Yes, a sincere tribute. 
She mooned France! BWA HA HA HA! I love her!


----------



## Jon J

Turtleboy said:


> The was a nice statement by Alex at the end.


His voice almost broke near the end of his beautiful soliloquy. I kinda fogged myself.


----------



## ThePennyDropped

I read an article today about how she needed to use painkillers while filming and also developed a fever and started getting sick while filming (which turned out to be the start of sepsis). Can you imagine how great she would have done if she weren't doped up on painkillers and feeling unwell? Maybe Ken Jennings-ish.


----------



## astrohip

Happy to see Sam lose finally. Nothing personal, I'm sure he's a nice guy, and he's smart and knew lots of answers, but his game playing strategy was so poor it was *literally* painful to watch. DD bets that were so timid, even in categories he'd shown strength on (and then he'd bet $1,000). Yesterday's FJ wager was the worst; going all-in when he didn't need to.


----------



## waynomo

astrohip said:


> Happy to see Sam lose finally. Nothing personal, I'm sure he's a nice guy, and he's smart and knew lots of answers, but his game playing strategy was so poor it was *literally* painful to watch. DD bets that were so timid, even in categories he'd shown strength on (and then he'd bet $1,000). Yesterday's FJ wager was the worst; going all-in when he didn't need to.

□ □ □ □ □ □ □

- _Tasks to complete_
1) In the forum thread, reproduce the passage between "## ThePennyDropped" and "Maybe Ken Jennings-ish.", inclusive, substituting "pain medication" for "painkillers" throughout.
2) According to the forum thread, what did the fever and sickness that developed during filming turn out to be?

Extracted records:
□ □ □ □ □ □ □

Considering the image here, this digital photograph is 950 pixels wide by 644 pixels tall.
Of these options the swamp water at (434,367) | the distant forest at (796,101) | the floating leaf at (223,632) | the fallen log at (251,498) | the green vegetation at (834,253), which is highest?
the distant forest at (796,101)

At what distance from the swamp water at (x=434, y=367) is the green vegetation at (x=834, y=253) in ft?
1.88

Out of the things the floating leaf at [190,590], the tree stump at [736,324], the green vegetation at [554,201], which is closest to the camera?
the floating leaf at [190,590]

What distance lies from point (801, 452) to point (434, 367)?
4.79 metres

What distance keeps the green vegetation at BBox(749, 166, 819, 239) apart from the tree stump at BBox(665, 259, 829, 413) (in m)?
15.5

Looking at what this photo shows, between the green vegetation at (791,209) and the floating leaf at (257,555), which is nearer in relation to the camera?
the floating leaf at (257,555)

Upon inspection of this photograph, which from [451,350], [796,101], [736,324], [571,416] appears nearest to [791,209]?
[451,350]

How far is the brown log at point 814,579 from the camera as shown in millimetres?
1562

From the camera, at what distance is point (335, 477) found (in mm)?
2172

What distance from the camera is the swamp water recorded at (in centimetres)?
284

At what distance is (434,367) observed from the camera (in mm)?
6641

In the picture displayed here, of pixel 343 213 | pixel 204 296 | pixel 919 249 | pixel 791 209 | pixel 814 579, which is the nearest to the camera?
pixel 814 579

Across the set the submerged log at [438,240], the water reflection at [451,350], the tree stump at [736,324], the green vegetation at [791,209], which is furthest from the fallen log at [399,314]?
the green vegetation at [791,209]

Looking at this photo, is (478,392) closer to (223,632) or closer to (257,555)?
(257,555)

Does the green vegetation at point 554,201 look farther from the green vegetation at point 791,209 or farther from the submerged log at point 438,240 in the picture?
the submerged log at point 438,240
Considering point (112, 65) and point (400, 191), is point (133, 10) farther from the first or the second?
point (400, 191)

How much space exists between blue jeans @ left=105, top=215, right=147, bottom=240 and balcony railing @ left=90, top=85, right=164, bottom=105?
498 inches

□ □ □ □ □ □ □

- _Expected outputs_
1)
## ThePennyDropped

I read an article today about how she needed to use pain medication while filming and also developed a fever and started getting sick while filming (which turned out to be the start of sepsis). Can you imagine how great she would have done if she weren't doped up on pain medication and feeling unwell? Maybe Ken Jennings-ish.

2) They turned out to be the start of sepsis.